CONSIGNE: D'après le texte fourni, quel était le titre du « post » publié le 7 mars ?

TEXTE FOURNI:
Le 25 février dernier (un mois avant l’apparition de l’épidémie au Mexique), dans un « post » intitulé : « Environnement et sécurité sanitaire : malgré la crise, ne pas « laisser filer » ! », je relayais une inquiétude quant aux conséquences déjà palpables de la crise (et de sa gestion par les Etats) sur la surveillance et la prévention des maladies transmissibles à l’homme par les animaux (sauvages ou d’élevage). Un peu partout à travers le monde - tant dans les pays en développement que dans les pays développés -, on constatait déjà une décroissance des budgets publics pour les postes budgétaires correspondants, considérés en quelque sorte comme “dormants”.
Le 7 mars dernier, dans un autre « post » intitulé : « Obésité infantile : pour plus d’efficacité, osons franchir un cap ! », j’appelais à prendre la mesure du problème de santé publique que représente l’obésité. Le raisonnement : cette réalité touche ou menace une part non négligeable de la population - en particulier les jeunes - ; désormais, elle frappe avec une inégalité croissante en fonction de l’origine sociale ; il faut donc dès maintenant faire l’effort de se hisser, en matière d’action des pouvoirs publics, au niveau de rigueur et d’efficacité qu’exigent l’impact de ce phénomène sur les organismes, et son évolution au sein de la population française.

EXTRAIT DES DONNÉES:
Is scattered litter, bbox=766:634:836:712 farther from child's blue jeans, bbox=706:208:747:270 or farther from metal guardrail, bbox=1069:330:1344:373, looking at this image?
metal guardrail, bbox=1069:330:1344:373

RÉPONSE ATTENDUE: « Obésité infantile : pour plus d’efficacité, osons franchir un cap ! »